Figure 1. Performance of the CASP+CAPRI groups in predicting the structures of multimeric CAPRI targets. The Kozakov/Vajda group is G274, represented by the first bar on the left.
Figure 1. Performance of the CASP+CAPRI groups in predicting the structures of multimeric CAPRI targets. The Kozakov/Vajda group is G274, represented by the first bar on the left.

We note that this increase in accuracy was possible because the targets of CASP-16 included several antibody-antigen complexes, and both AlphaFold-2 and AlphaFold-3 are known to perform relatively poorly when predicting the structures of such multimers. In fact, as shown in Figure 2 released by the CASP assessors, the Kozakov/Vajda team obtained very good results for such complexes. It may be interesting to note that their results are much better than the ones produced by AlphaFold-3, which already made improvements relative to the AlphaFold-2 models of antibody-antigen complexes. The results displayed in Figure 2 were presented by the assessors at the CASP-16 meeting. ClusPro is the prediction server of the Kozakov/Vajda group.
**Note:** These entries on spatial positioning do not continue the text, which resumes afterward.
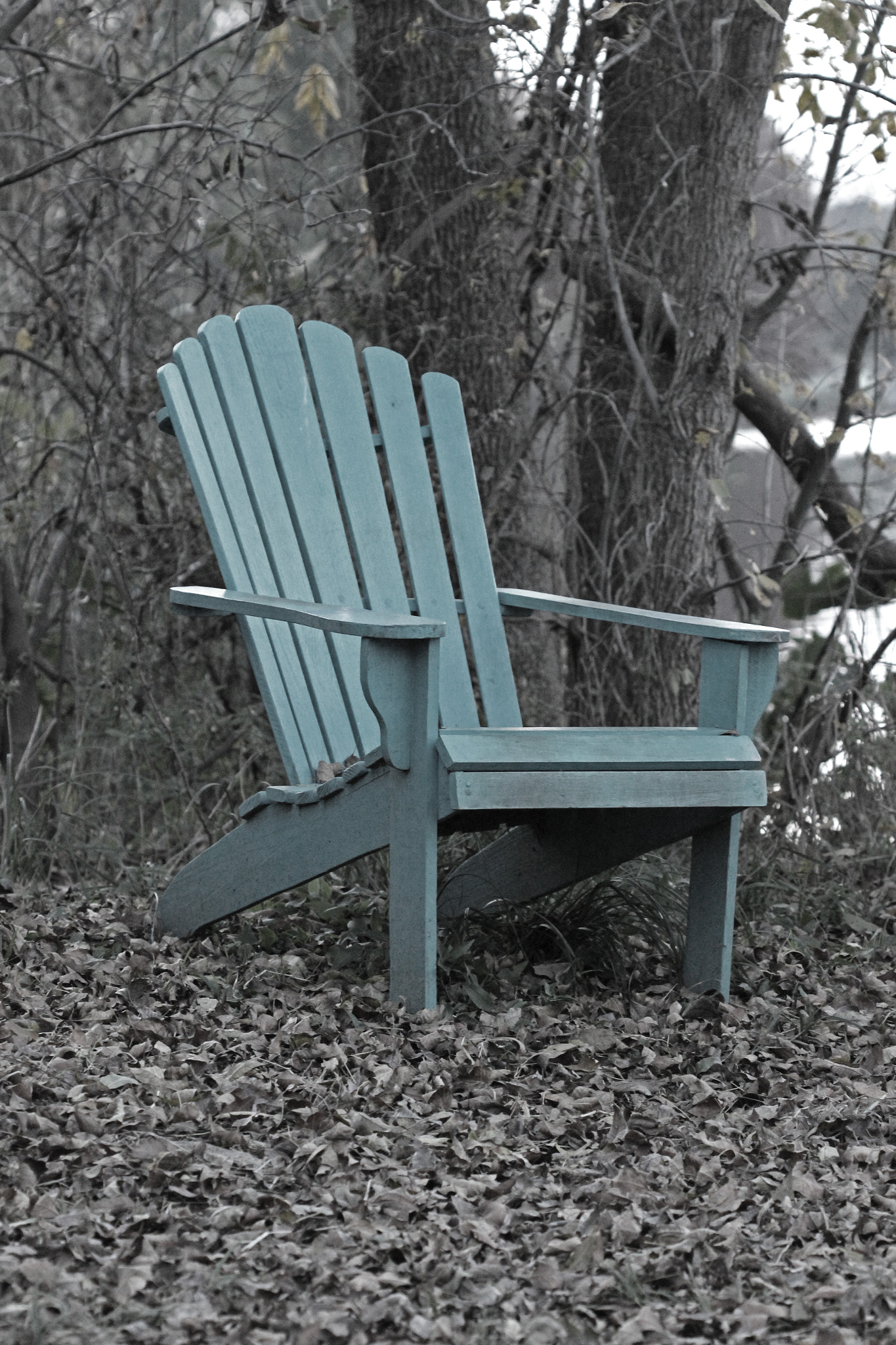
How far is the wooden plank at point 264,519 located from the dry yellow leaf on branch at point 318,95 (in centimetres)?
113

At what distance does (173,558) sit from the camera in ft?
Answer: 13.2

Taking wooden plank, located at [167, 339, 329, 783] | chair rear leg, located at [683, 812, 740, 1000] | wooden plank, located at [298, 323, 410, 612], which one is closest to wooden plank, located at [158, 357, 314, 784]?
wooden plank, located at [167, 339, 329, 783]

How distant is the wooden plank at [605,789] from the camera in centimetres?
224

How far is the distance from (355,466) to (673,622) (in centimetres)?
85

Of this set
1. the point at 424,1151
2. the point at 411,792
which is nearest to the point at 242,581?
the point at 411,792

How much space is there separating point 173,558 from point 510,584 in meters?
0.96

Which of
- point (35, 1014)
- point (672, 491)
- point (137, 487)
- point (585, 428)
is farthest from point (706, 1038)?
point (137, 487)

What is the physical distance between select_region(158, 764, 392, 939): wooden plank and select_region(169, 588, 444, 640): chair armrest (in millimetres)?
285

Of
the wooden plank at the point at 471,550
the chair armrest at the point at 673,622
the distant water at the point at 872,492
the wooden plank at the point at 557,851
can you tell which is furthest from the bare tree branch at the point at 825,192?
the wooden plank at the point at 557,851

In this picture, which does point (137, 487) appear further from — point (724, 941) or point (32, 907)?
point (724, 941)

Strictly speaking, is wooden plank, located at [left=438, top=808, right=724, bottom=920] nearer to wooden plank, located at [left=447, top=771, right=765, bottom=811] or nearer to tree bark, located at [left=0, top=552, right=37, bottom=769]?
wooden plank, located at [left=447, top=771, right=765, bottom=811]

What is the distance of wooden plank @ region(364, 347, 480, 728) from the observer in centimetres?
310

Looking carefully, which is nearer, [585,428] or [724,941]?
[724,941]

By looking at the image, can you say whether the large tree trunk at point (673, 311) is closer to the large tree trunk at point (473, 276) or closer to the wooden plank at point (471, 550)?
the large tree trunk at point (473, 276)
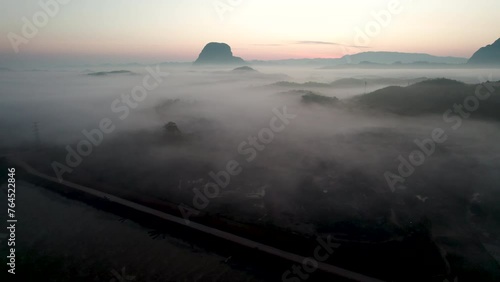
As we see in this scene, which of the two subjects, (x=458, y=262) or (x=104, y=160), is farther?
(x=104, y=160)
They participated both as a human predictor group and as a server, which is allowed by the CASP/CAPRI rules, and both teams obtained very good results, with ClusPro being the second-best predictor.
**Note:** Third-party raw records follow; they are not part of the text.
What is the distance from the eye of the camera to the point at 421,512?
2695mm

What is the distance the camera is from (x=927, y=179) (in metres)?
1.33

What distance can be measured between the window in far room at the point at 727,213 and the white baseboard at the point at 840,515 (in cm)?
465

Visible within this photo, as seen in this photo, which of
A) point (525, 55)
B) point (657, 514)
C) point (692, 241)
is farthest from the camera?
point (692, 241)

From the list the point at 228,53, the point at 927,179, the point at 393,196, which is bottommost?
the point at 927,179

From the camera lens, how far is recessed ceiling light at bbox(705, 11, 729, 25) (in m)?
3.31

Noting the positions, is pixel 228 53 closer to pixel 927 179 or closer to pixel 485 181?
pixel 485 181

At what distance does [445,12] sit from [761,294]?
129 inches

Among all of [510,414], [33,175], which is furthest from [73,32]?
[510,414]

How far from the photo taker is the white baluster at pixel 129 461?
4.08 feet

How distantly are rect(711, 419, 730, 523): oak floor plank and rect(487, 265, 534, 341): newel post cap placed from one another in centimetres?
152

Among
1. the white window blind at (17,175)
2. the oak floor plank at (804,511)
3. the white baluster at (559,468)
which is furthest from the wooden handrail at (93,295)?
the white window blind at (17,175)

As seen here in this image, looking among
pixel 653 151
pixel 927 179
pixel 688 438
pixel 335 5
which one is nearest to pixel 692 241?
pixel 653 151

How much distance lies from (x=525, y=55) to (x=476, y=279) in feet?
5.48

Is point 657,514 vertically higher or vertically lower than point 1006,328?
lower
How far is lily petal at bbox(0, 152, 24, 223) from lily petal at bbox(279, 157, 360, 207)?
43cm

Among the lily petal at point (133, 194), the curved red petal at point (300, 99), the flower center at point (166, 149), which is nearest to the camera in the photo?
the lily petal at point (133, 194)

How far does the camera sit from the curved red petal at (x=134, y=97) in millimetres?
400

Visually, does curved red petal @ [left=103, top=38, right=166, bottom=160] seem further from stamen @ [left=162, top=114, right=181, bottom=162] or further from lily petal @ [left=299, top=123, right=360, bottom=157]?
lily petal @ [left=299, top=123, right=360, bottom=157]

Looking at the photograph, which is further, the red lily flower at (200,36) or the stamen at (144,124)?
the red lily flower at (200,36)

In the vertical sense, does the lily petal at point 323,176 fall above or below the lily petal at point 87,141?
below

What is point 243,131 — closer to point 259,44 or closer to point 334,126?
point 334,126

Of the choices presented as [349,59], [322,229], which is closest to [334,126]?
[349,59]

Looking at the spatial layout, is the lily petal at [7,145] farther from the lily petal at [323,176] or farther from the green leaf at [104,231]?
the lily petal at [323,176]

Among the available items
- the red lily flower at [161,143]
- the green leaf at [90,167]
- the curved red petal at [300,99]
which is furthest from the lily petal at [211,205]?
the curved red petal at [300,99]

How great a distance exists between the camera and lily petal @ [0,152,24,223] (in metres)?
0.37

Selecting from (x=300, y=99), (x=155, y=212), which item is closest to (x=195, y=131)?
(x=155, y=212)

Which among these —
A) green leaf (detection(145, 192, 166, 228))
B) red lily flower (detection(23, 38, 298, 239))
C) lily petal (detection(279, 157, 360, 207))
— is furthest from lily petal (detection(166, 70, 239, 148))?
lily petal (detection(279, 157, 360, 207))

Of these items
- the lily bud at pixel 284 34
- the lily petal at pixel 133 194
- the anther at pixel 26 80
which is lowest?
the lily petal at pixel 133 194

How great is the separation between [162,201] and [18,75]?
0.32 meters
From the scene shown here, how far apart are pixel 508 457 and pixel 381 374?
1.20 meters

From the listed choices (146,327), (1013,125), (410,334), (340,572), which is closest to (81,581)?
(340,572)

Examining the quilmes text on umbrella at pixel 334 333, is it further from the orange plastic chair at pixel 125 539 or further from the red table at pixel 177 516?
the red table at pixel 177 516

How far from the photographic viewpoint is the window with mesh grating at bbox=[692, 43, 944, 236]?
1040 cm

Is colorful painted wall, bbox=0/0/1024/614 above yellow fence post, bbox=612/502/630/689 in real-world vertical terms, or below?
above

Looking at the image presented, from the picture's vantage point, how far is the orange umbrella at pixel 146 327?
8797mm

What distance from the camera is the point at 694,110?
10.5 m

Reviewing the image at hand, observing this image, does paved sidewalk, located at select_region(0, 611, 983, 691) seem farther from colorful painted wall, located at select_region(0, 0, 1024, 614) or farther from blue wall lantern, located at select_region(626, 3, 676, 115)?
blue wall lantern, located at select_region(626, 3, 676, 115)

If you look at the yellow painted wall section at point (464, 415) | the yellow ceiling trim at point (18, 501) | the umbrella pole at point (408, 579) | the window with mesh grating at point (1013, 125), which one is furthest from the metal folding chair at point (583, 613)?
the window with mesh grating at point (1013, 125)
Figure 2. Best and first model average ICS values by the CASP participating groups for the antibody-antigen targets.
Figure 2. Best and first model average ICS values by the CASP participating groups for the antibody-antigen targets.

The relatively high prediction accuracy by the Kozakov/Vajda team is due to the unique protocol developed by the two labs during the last three years. The central idea of the approach is integrating the physics of protein interactions and the geometry of the conformational space into the machine learning models.  In the current machine learning models, the sampling schedule tends to be biased by the training data. Thus, when required to predict novel interactions not encountered in the training, sampling becomes essentially random, which makes the method very inefficient due to the vast conformational space. In contrast, the Kozakov/Vajda team employs an ML method that systematically samples regions of interest, allowing the identification of correct structures in a rational and efficient manner. This systematic sampling is enabled by fast Fourier transform (FFT)-based methods of evaluating the energies of docked structures. The approach is being implemented in the widely used ClusPro server for predicting the structure of macromolecular interactions, which currently has nearly 40,000 users. While the method demonstrated success at CASP in specific tasks, the core principle of combining machine learning with physics-based sampling is expected to enhance performance in a variety of applications, particularly when the available data are insufficient for effective training.